(Beginning of Text section)

Sicilian Scacciata with Cauliflower is a rustic savory pie made with a super thin pizza dough and filled with cauliflower, onions, olives and anchovy fillets. A Sicilian Scacciata is also known as a “scaccia” or even as a “schiacciata”. It bakes up to have a lovely, crispy crust and it is enjoyed during the holidays, but you can make it any time of the year.
A scacciata is similar to a calzone or even a stromboli. Scacciata means to flatten or to squashed. It’s similar to a calzone or stromboli. Sicilians call it a scacciata in Sicilian name comes from the Italian “schiacciata” which means to flatten or to crush. You may also see it called a “scaccia” or even a “mpanata”.
Scacciata-which is pronounced “sca-chata” is not quite a calzone and not really a pizza. This is a family favorite during the holidays, but it can be enjoyed any time of the year. Scacciata (sometimes spelled scachatta) is a Sicilian recipe from Catania, where it is called a scacciata Catanese, and every town in that area will have its own version.

(End of Text section)

In the text on Sicilian scacciata, which city is the recipe said to come from?

(Beginning of Data)

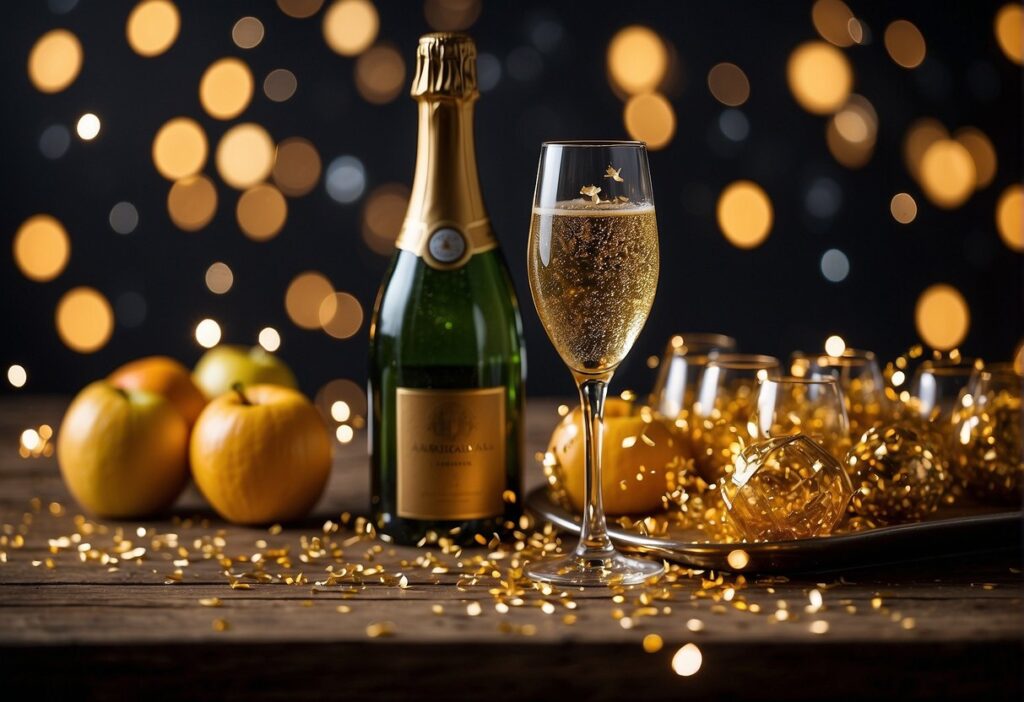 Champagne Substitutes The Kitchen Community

(End of Data)
(Beginning of Data)

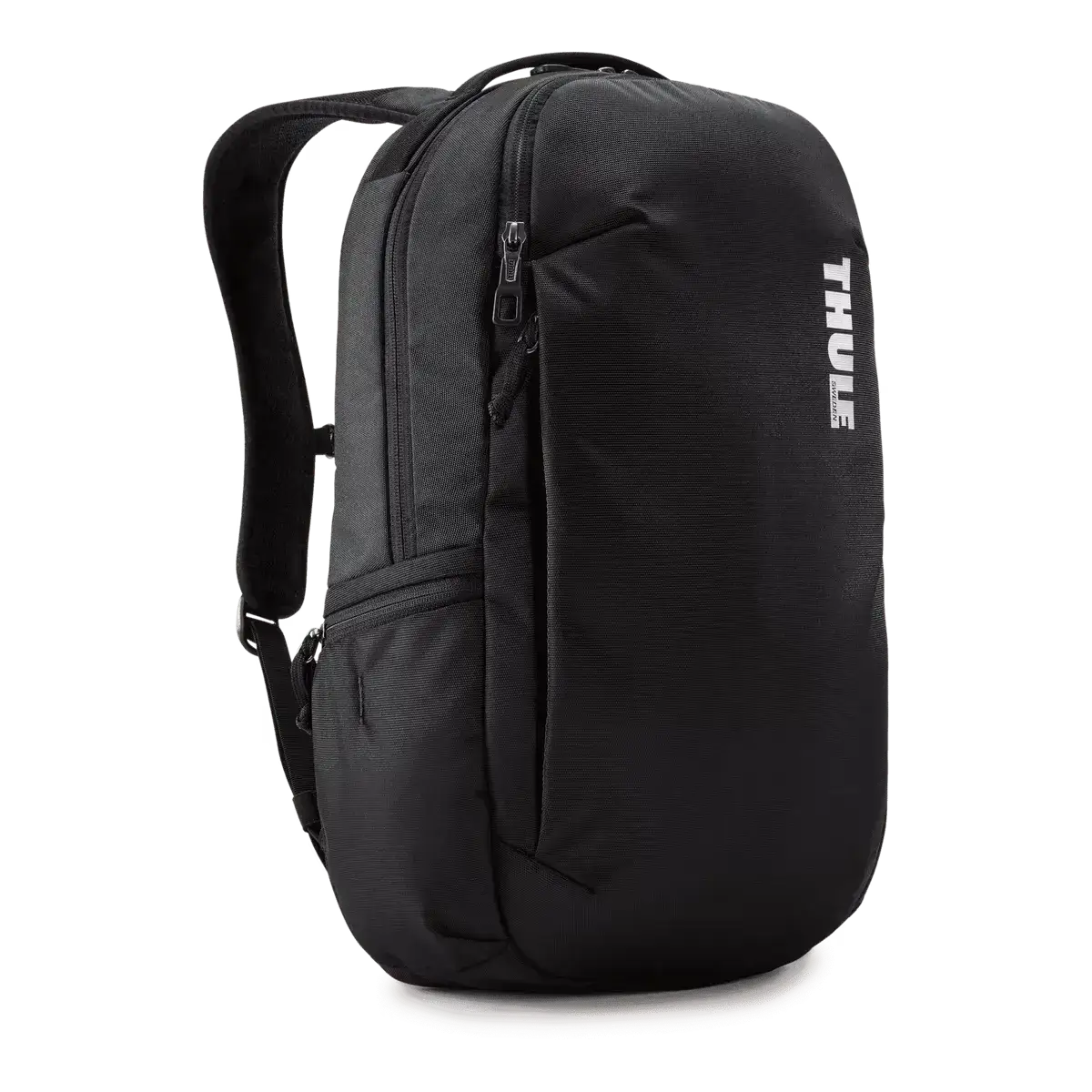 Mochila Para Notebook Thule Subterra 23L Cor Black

(End of Data)
(Beginning of Data)

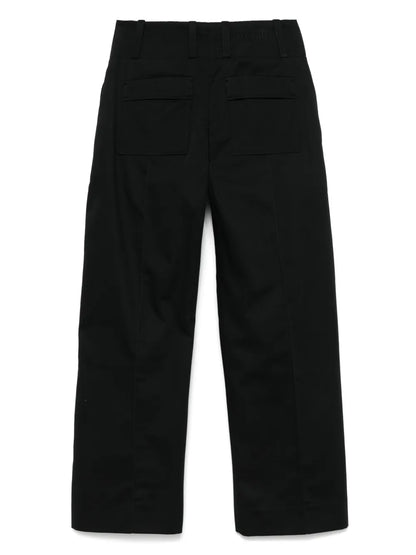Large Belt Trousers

(End of Data)

[Solved exercise] Catania